Kokil Priyanka, Sudharson S
Department of Electronics and Communication Engineering, Indian Institute of Information Technology, Design and Manufacturing, Kancheepuram, Chennai, 600127, India.
Department of Electronics and Communication Engineering, Indian Institute of Information Technology, Design and Manufacturing, Kancheepuram, Chennai, 600127, India.
Comput Methods Programs Biomed. 2020 Oct;194:105477. doi: 10.1016/j.cmpb.2020.105477. Epub 2020 May 15.
Background and objective Ultrasound is the non-radioactive imaging modality used in the diagnosis of various diseases related to the internal organs of the body.

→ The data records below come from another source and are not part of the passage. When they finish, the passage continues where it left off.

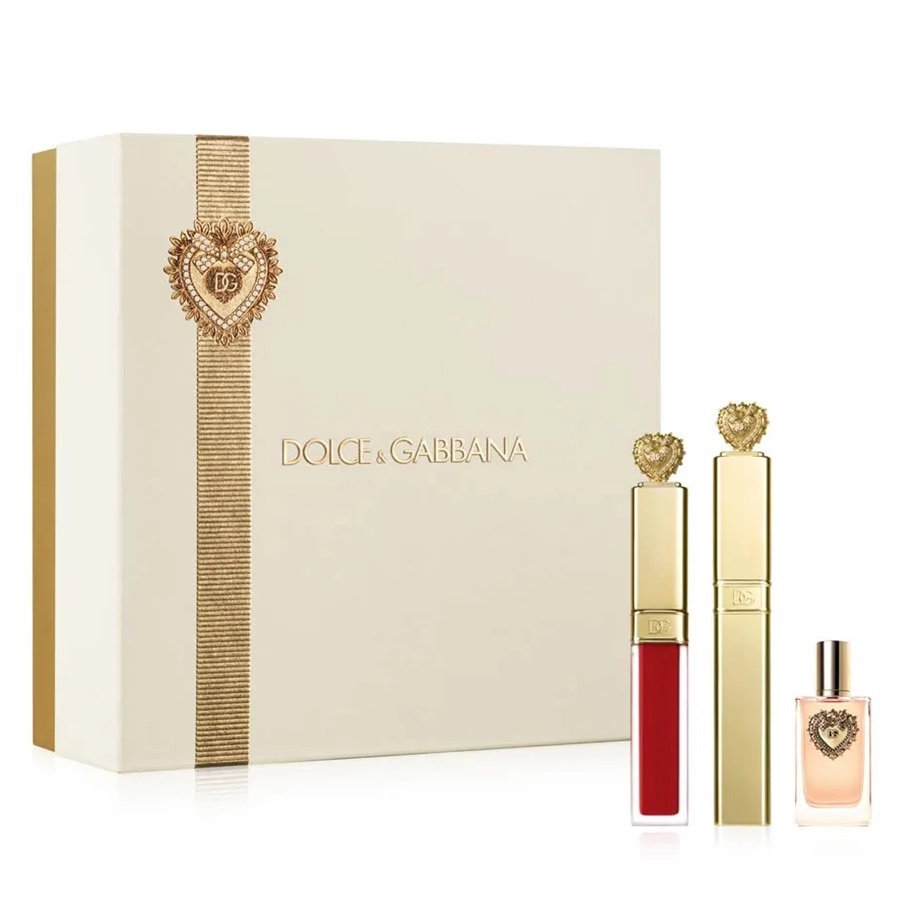 مجموعة ماكياج ديفوشن 3 قطع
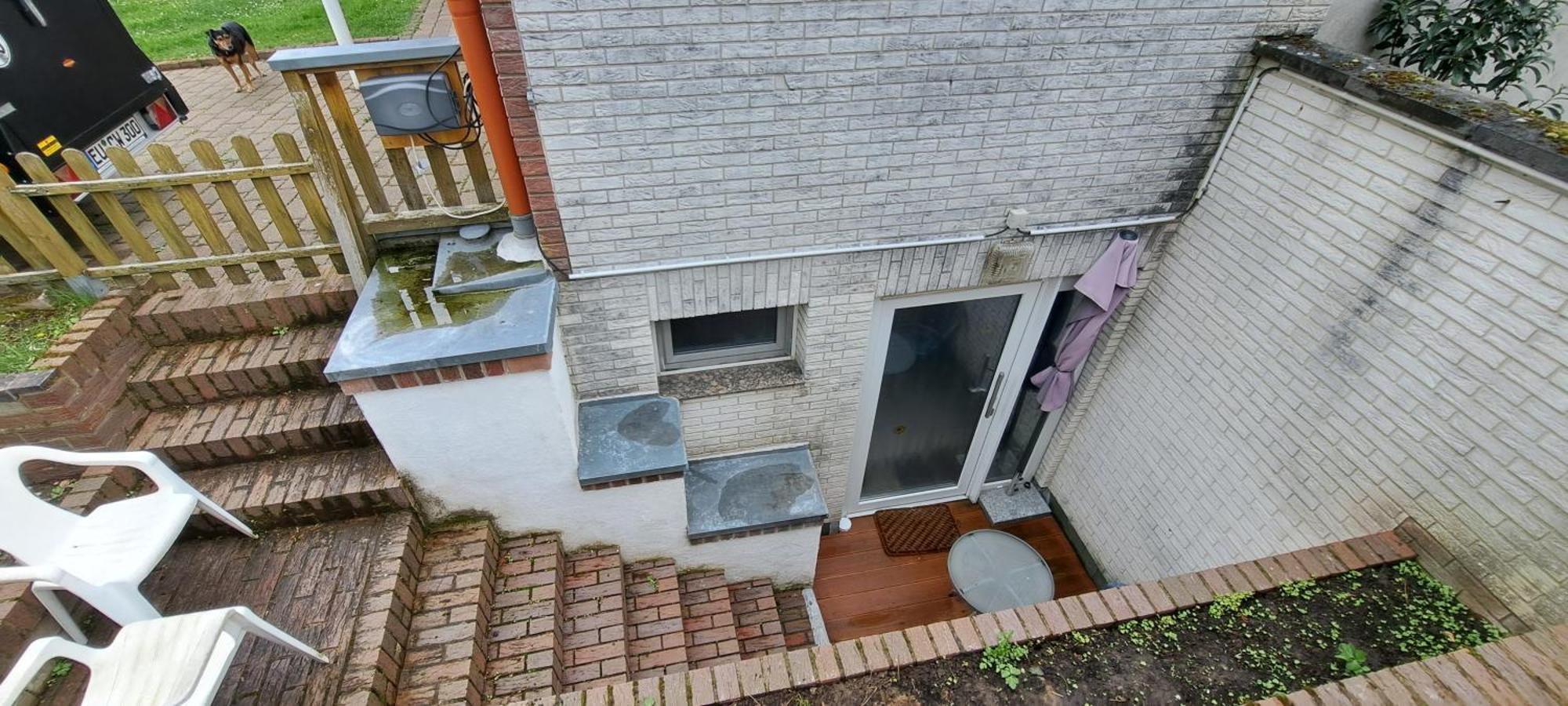 Private 1-2,5 -Zimmer-Wohnung Mit Terrasse زولبيتش المظهر الخارجي الصورة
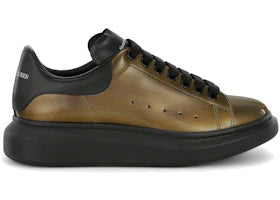 Alexander McQueen Oversized Fools Gold Black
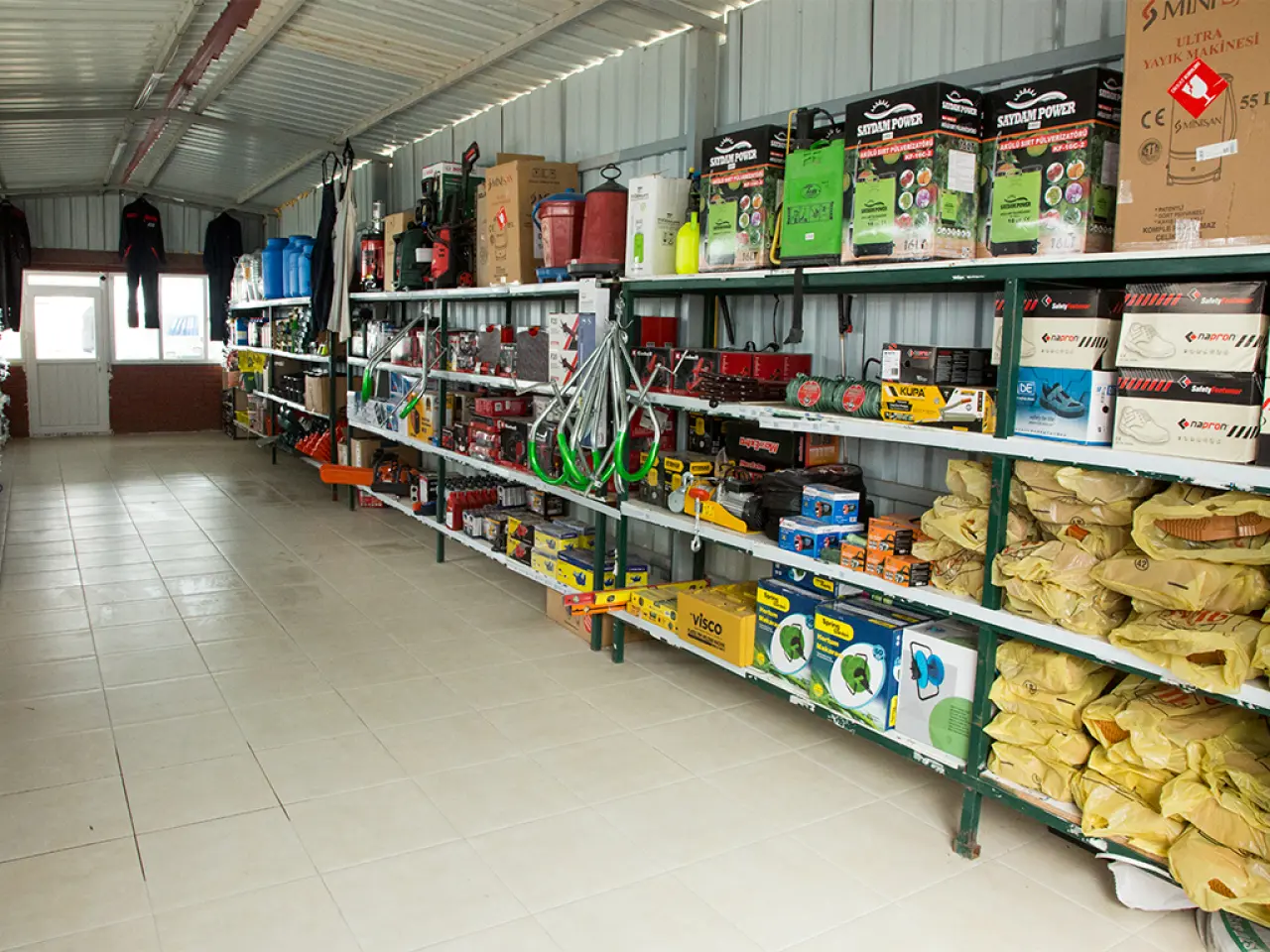 Amasya DSYB’den Kırsala Güçlü Adım: Her İlçeye Mağaza! 2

The presence of speckle noise in ultrasound image (UI) is inevitable and may affect resolution and contrast of the image. Existence of the speckle noise degrades the visual evaluation of the image. The despeckling of UI is a desirable pre-processing step in computer-aided UI based diagnosis systems. Methods This paper proposes a novel method for despeckling UIs using pre-trained residual learning network (RLN). Initially, RLN is trained with pristine and its corresponding noisy images in order to achieve a better performance. The developed method chooses a pre-trained RLN for despeckling UIs with less computational resources. But the training procedure of RLN from scratch is computationally demanding. The pre-trained RLN is a blind despeckling approach and does not require any fine tuning and noise level estimation. The presented approach shows superiority in the removal of speckle noise as compared to the existing state-of-art methods. Results To highlight the effectiveness of the proposed method the pristine images from the Waterloo dataset has been considered. The proposed pre-trained RLN based UI despeckling method resulted in a better peak signal to noise ratio (PSNR) and structural similarity index measure (SSIM) at different speckle noise levels. The no-reference image quality approach is adopted to ensure robustness of the established method for real time UI. From results it is obvious that, the performance of the proposed method is superior than the existing methods in terms of naturalness image quality evaluator (NIQE). Conclusions From the experimental results, it is clear that the proposed method outperforms the existing despeckling methods in terms of both artificially added and naturally occurring speckle images.
超声是一种用于诊断与人体内部器官相关的各种疾病的非放射性成像方式。超声图像(UI)中散斑噪声的存在是不可避免的,并且可能会影响图像的分辨率和对比度。散斑噪声的存在会降低图像的视觉评估效果。在基于计算机辅助超声的诊断系统中,对超声图像进行去斑是一个理想的预处理步骤。方法:本文提出了一种使用预训练残差学习网络(RLN)对超声图像进行去斑的新方法。首先,使用原始图像及其对应的噪声图像对RLN进行训练,以获得更好的性能。所开发的方法选择预训练的RLN,以较少的计算资源对超声图像进行去斑。但是从头开始训练RLN的过程在计算上要求很高。预训练的RLN是一种盲去斑方法,不需要任何微调或噪声水平估计。与现有的最先进方法相比,所提出的方法在去除散斑噪声方面表现出优越性。结果:为了突出所提出方法的有效性,考虑了来自滑铁卢数据集的原始图像。所提出的基于预训练RLN的超声图像去斑方法在不同散斑噪声水平下产生了更好的峰值信噪比(PSNR)和结构相似性指数测量值(SSIM)。采用无参考图像质量方法来确保所建立的方法对实时超声图像的鲁棒性。从结果可以明显看出,在所提出的方法在自然图像质量评估器(NIQE)方面的性能优于现有方法。结论:从实验结果可以清楚地看出,所提出的方法在人工添加和自然产生的散斑图像方面均优于现有的去斑方法。